Sandoz announced the introduction of the injected drug nicardipine, a generic version of EKR Therapeutics’ Cardene, in 2.5 mg vials. The drug is designed for the short-term management of hypertension when treatment with orally administered drugs is not feasible.
Cardene had sales of $200 million during the 12-month period ended in September, according to IMS Health.
Study finds life expectancy for young adults diminished by obesity
NEW YORK Though the number of Americans who smoke has decreased dramatically in recent years, increases in obesity threaten to erase potential gains in the average life expectancy of young adults, according to a new study.
A team of researchers, led by Susan Stewart of the nonprofit National Bureau of Economic Research, published the study Thursday in The New England Journal of Medicine, forecasting the life expectancy of the average 18-year-old between 2005 and 2020 by comparing data on smoking and obesity.
The researchers used National Health Interview Survey data on smoking from two-year intervals between 1978 and 2006, as well as past trends in body-mass index based on data from the National Health and Nutrition Examination Survey in four- to six-year intervals between 1971 and 2006. They also factored in the 2003 Medical Expenditure Panel Survey to examine the effects of smoking and body-mass index on health-related quality of life.

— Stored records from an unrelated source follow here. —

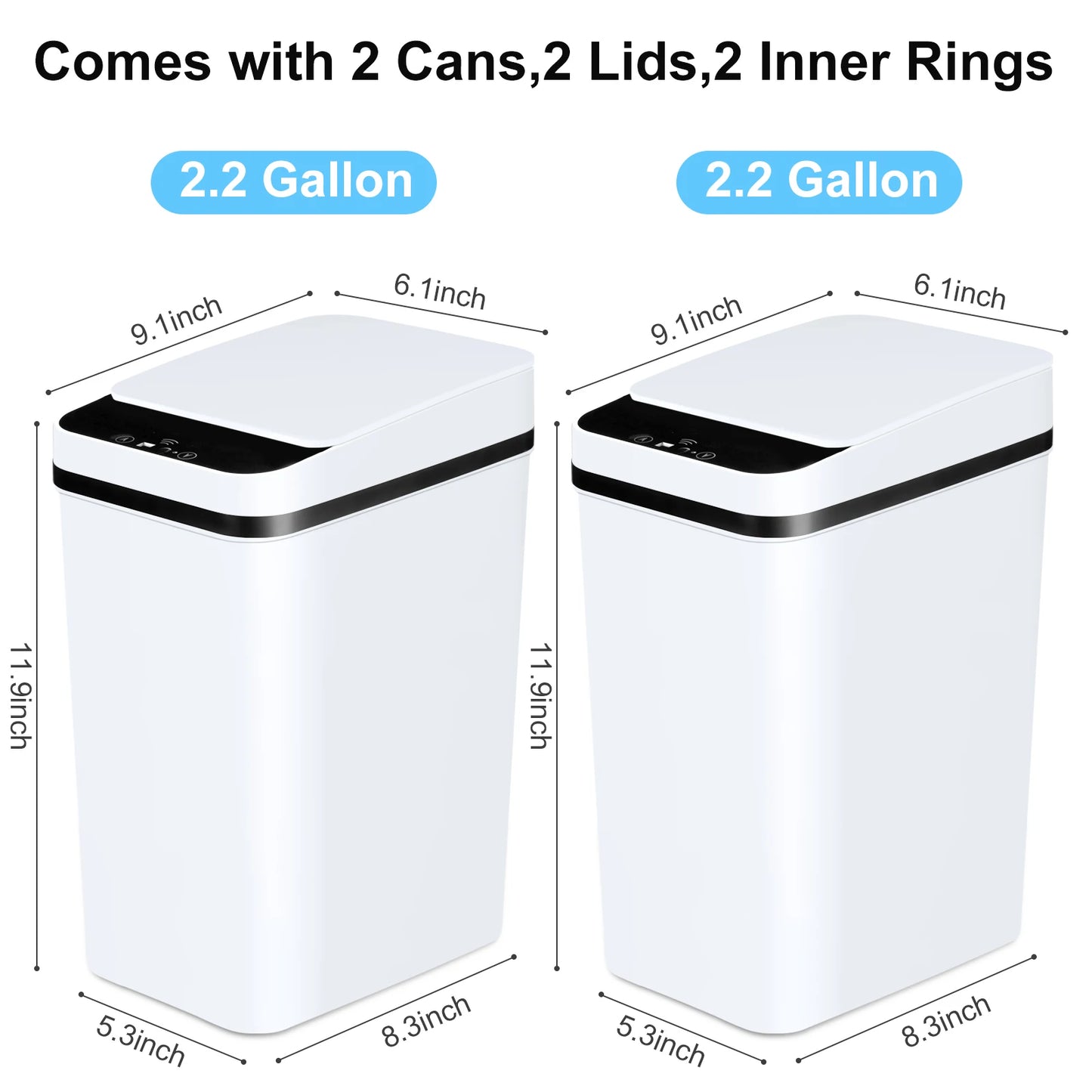 2-Pack 12L Bathroom Touchless Automatic Trash Cans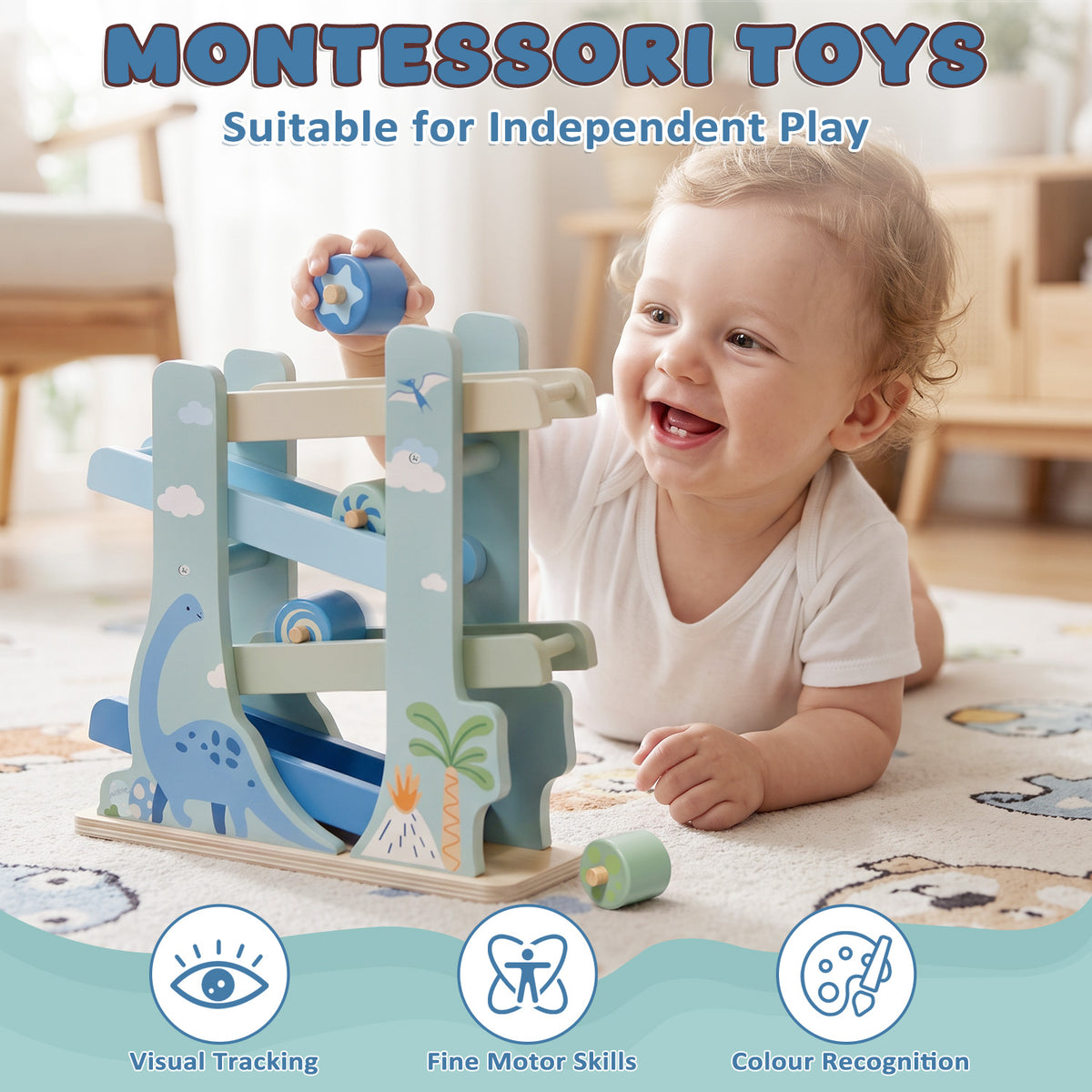 Car Ramp Toy, Dinosaur Wooden Car Track for Toddlers 1-3, Wooden Toys for 1 Year Old, Montessori Learning Toys, Car Ramp Toy Set for 1 2 3 Year Old Kids Birthday Gifts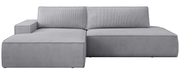 Narożnik z funkcją spania Felicjo L-kształtny lewostronny z pojemnikiem jasnoszary sztruks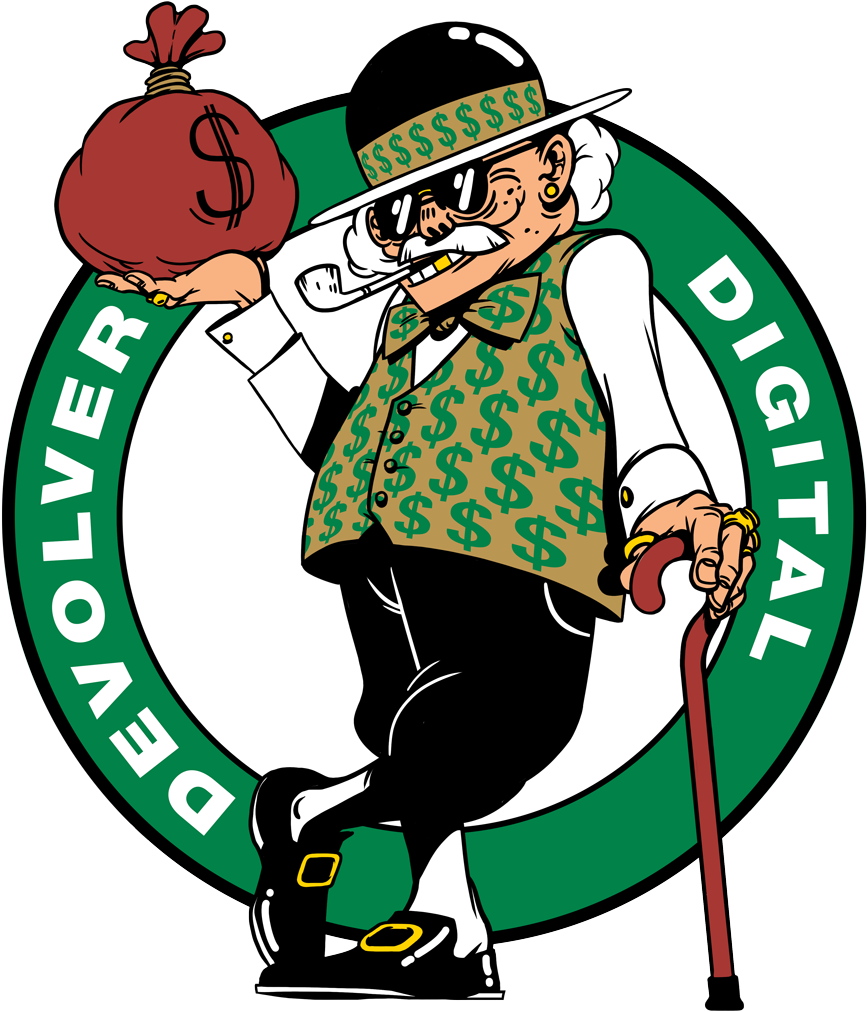 Opreem Devolver Tshirt Illustration - Boston Celtics Logo Parody (1920x1080), Png Download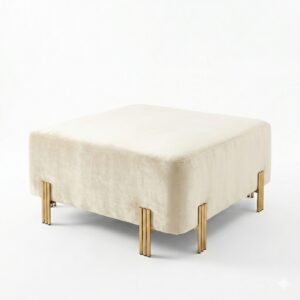 Savoy Cream Velvet Brass Ottoman
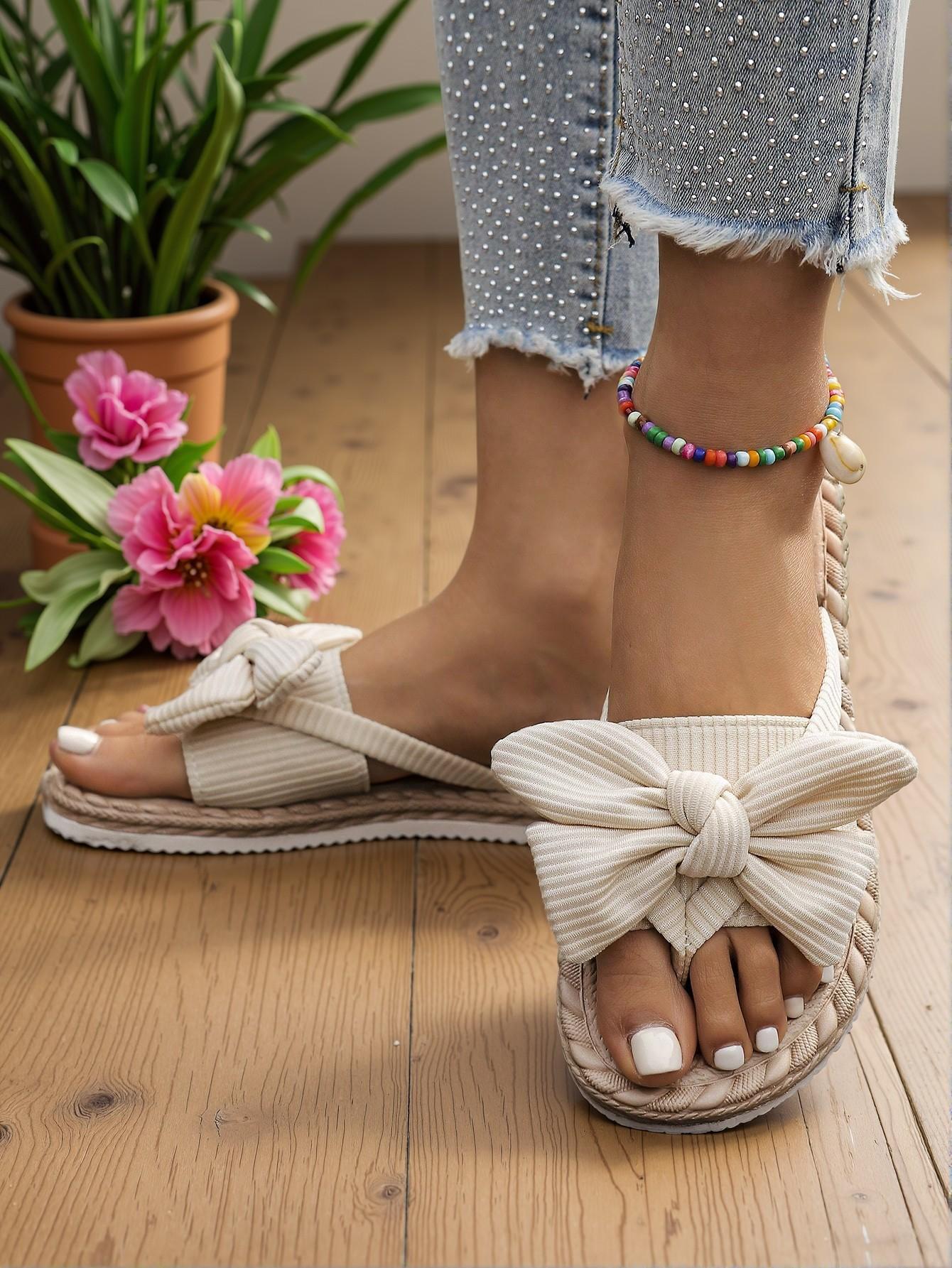 Elegant Beige Women Flat Sandals, Stylish Bow-Decor Slip-On Summer Slides, Lightweight Beach Slippers, Non-Slip Casual Flip Flops - Cute, Comfortable, Aesthetic, Classy, Trendy, Chic, Stylish, Luxury Sandals For Summer, Beach, Vacation And Spring - Image 4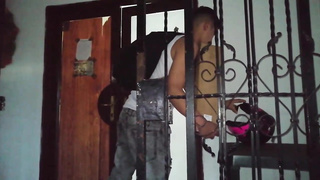 Plump black-haired is groaning from delectation while getting drilled, because she is about to jizz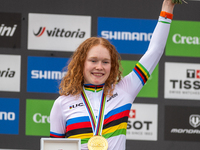 Puck Pieterse of the Netherlands stands on the podium at the UCI Mountain Bike World Championships Women in Pal Arinsal, Andorra, on Septemb...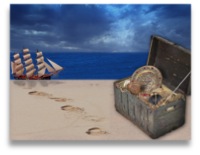 Ship arriving at a treasure chest on the beach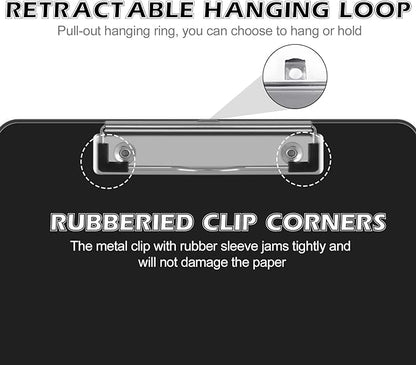 Clipboards, HERKKA 15 Pack Plastic Office Clipboards, Black Color Plastic Clipboards, Low Profile Clip Standard A4 Letter Size, Size 12.5 x 9 Inch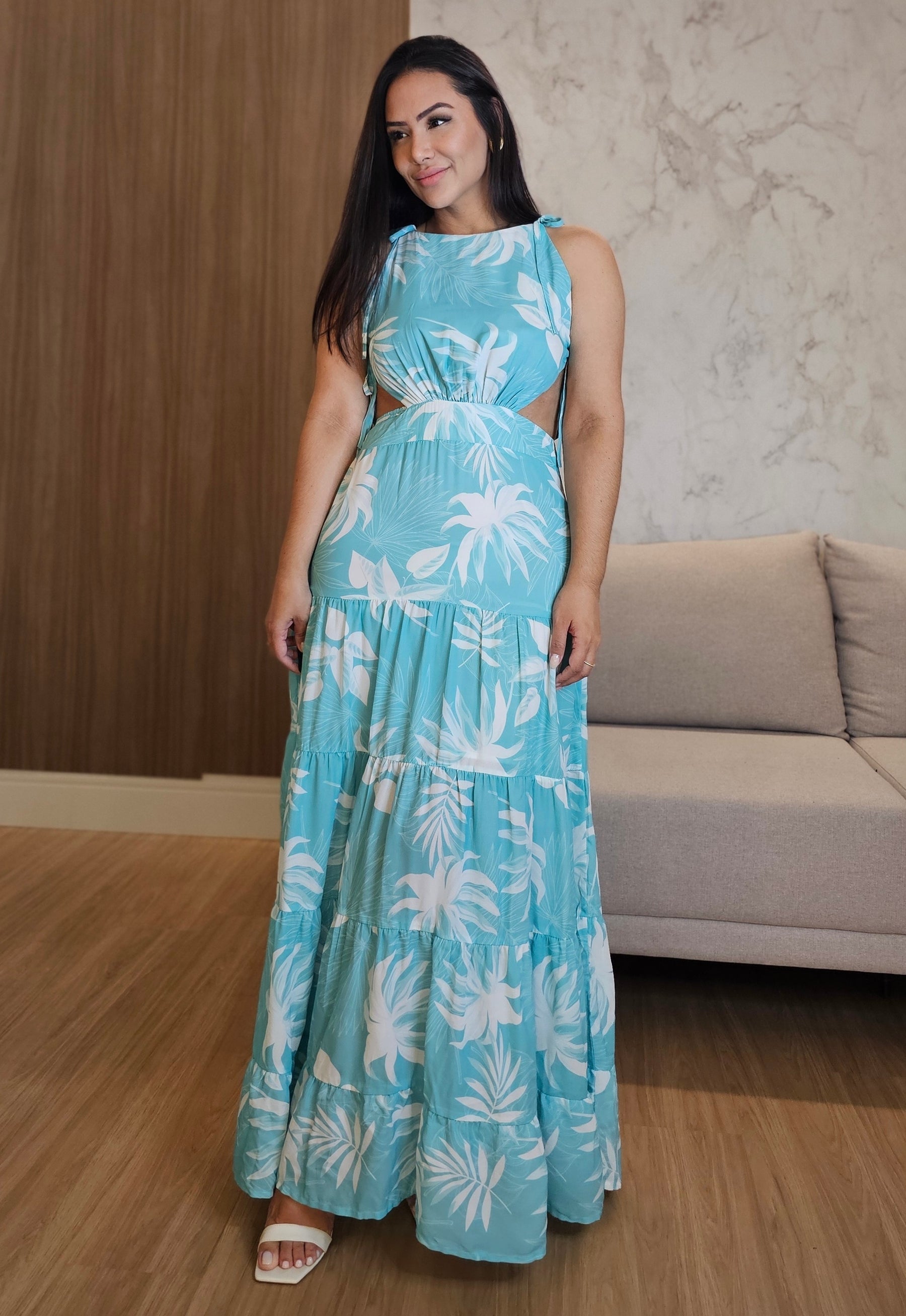 Vestido Longo fluido Estampado com forro, recortes estratégicos e amarração - Angel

While declining rates of smoking would increase the average life expectancy of 18-year-olds, increasing rates of obesity would push it back down by eight to 11 months, the researchers found. By contrast, if all adults in the United States became nonsmokers of normal weight, life expectancies would increase by up to five years.
“If past obesity trends continue unchecked, the negative effects on the health of the U.S. population will increasingly outweigh the positive effects gained from declining smoking rates,” the authors wrote. “Failure to address continued increases in obesity could result in an erosion of the pattern of steady gains in health observed since early in the 20th century.”